***** TEXT EXCERPT
This word is a part of Play Framework, and it's an object, which has method apply(block: ⇒ Result), so your code is actually:
def index: Action[AnyContent] = Action.apply({
Ok.apply(views.html.index("Hi there"))
})
Your index method returns an instance of the class Action[AnyContent].
By the way, you're passing a block of code {Ok(...)} to apply method, which (block of code) is actually acts as anonymous function here, because the required type for apply's input is not just Result but ⇒ Result, which means that it takes an anonymous function with no input parameters, which returns Result. So, your Ok-block will be executed when container, received your instance of class Action (from index method), decided to execute this block. Which simply means that you're just describing an action here - not executing - it will be actually executed when Play received your request - and find binding to your action inside routing file.
Also, you don't have to use def here as you always return same action - val or lazy val is usually enough. You will need a def only if you actually want to pass some parameter from routing table (for instance):
GET /clients/:id controllers.SomeController.index(id: Long)
def index(id: Long) = Action { ... } // new action generated for every new request here
Another possible approach is to choose Action, based on parameter:
def index(id: Long) = {
if (id == 0) Action {...} else Action{...}
}
But uasually you can use routing table itself for that, which is better for decoupling. This example just shows that Action is nothing more than return value.
Update for #Kazuya
val method1 = Action{...} //could be def too, no big difference here
// this (code inside Action) gonna be called separately after "index" (if method2 is requested of course)
**********
***** SUPPLIED ENTRIES
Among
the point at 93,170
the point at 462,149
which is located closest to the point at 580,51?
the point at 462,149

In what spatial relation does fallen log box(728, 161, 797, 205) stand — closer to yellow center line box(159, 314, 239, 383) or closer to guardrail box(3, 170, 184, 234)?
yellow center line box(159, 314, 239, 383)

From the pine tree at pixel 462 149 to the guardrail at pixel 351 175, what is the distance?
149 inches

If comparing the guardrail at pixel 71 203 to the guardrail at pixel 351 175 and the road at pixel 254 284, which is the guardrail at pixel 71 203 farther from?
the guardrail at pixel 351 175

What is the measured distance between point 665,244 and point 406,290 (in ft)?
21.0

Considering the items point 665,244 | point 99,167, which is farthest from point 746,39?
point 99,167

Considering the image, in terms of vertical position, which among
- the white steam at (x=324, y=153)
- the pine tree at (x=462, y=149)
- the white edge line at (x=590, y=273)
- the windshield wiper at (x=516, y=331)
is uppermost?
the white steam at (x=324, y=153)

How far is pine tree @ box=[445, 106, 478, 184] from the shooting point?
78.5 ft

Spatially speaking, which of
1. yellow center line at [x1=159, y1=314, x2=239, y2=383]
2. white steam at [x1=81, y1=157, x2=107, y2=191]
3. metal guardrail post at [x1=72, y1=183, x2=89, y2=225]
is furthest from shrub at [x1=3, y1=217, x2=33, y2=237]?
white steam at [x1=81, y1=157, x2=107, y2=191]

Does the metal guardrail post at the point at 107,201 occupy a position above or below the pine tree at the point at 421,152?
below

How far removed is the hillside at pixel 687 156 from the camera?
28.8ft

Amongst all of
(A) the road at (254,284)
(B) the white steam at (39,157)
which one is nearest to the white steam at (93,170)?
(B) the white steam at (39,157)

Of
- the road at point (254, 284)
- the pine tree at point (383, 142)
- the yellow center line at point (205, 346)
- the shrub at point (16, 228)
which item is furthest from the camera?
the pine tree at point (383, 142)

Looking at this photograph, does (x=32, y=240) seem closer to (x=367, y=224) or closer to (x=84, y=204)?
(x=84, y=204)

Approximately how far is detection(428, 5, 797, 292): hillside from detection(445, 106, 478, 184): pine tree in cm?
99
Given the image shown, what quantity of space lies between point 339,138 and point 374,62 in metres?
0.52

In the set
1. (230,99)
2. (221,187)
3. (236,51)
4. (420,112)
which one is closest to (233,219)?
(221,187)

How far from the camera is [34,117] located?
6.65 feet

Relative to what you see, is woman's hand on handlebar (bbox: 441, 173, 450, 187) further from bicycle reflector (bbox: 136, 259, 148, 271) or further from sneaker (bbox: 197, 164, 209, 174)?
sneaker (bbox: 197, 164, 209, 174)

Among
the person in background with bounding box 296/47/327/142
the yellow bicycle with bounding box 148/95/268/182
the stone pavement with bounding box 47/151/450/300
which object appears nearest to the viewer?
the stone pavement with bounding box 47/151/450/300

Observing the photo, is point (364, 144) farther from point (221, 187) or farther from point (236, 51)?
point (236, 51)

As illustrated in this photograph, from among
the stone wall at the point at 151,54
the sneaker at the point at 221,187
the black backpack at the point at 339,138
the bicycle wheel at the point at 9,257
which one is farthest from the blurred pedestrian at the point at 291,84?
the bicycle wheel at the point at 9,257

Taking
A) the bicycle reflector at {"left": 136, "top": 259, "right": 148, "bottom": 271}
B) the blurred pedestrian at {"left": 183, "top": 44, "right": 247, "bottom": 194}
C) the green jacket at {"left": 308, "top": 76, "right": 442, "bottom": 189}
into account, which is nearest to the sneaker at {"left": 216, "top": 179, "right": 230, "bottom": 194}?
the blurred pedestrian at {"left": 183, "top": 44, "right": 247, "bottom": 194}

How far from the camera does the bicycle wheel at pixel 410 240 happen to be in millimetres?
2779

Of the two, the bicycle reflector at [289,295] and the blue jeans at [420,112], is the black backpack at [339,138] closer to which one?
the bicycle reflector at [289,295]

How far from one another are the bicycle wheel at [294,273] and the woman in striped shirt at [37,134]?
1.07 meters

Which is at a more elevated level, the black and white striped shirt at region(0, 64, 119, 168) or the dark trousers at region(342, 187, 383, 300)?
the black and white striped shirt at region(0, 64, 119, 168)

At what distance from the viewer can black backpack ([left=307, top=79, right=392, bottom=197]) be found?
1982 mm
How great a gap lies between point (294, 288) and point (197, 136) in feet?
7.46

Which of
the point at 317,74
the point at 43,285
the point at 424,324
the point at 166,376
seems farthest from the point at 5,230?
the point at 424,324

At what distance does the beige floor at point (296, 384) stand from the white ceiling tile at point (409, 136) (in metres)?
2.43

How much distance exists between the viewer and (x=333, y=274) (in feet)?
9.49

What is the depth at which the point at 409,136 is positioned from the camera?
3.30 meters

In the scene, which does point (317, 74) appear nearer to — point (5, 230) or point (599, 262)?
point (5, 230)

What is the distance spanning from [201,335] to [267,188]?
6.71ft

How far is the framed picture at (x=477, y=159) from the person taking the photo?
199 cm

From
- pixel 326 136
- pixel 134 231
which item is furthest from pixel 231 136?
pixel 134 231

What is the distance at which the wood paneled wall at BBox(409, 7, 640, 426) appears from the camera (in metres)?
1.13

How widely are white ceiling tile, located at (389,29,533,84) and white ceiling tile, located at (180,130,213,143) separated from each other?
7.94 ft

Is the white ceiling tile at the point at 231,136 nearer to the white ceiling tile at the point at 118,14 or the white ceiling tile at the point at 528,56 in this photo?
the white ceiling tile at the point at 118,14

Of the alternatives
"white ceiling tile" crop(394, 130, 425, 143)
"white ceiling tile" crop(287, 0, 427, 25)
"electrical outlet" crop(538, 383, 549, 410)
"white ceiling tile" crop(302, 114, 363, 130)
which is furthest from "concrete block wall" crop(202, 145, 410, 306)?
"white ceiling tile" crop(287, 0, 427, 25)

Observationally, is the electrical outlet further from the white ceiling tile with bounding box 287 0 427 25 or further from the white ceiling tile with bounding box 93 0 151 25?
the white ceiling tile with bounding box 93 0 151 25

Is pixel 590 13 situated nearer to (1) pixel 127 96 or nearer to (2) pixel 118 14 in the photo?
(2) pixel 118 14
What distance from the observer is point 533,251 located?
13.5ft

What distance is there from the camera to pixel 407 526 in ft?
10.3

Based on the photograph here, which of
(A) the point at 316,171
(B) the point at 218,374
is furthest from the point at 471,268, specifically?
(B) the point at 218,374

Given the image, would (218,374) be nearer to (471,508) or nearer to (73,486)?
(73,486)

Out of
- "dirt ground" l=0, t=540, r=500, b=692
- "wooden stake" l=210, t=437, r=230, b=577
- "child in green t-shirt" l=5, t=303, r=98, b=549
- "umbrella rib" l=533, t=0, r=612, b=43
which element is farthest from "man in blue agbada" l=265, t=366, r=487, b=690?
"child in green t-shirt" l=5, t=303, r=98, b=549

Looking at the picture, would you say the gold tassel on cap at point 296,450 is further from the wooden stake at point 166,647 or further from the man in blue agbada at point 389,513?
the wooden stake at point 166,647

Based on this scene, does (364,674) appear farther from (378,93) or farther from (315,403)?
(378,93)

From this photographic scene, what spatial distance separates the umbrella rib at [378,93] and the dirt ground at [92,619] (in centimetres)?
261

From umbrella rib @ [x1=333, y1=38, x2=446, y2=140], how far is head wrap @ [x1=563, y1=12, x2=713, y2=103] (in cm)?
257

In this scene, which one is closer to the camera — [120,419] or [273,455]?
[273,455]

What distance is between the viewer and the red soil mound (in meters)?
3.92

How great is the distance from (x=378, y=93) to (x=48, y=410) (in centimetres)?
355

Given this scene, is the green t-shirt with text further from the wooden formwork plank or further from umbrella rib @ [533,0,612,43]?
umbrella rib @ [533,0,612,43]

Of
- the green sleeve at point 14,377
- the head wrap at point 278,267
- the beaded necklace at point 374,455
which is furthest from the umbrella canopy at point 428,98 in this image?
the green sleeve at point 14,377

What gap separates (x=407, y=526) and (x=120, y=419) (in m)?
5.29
**********
● WHAT IS BEING ASKED:
In the text about Play Framework actions, what does the index method return?

● SOLUTION:
An instance of the class Action[AnyContent].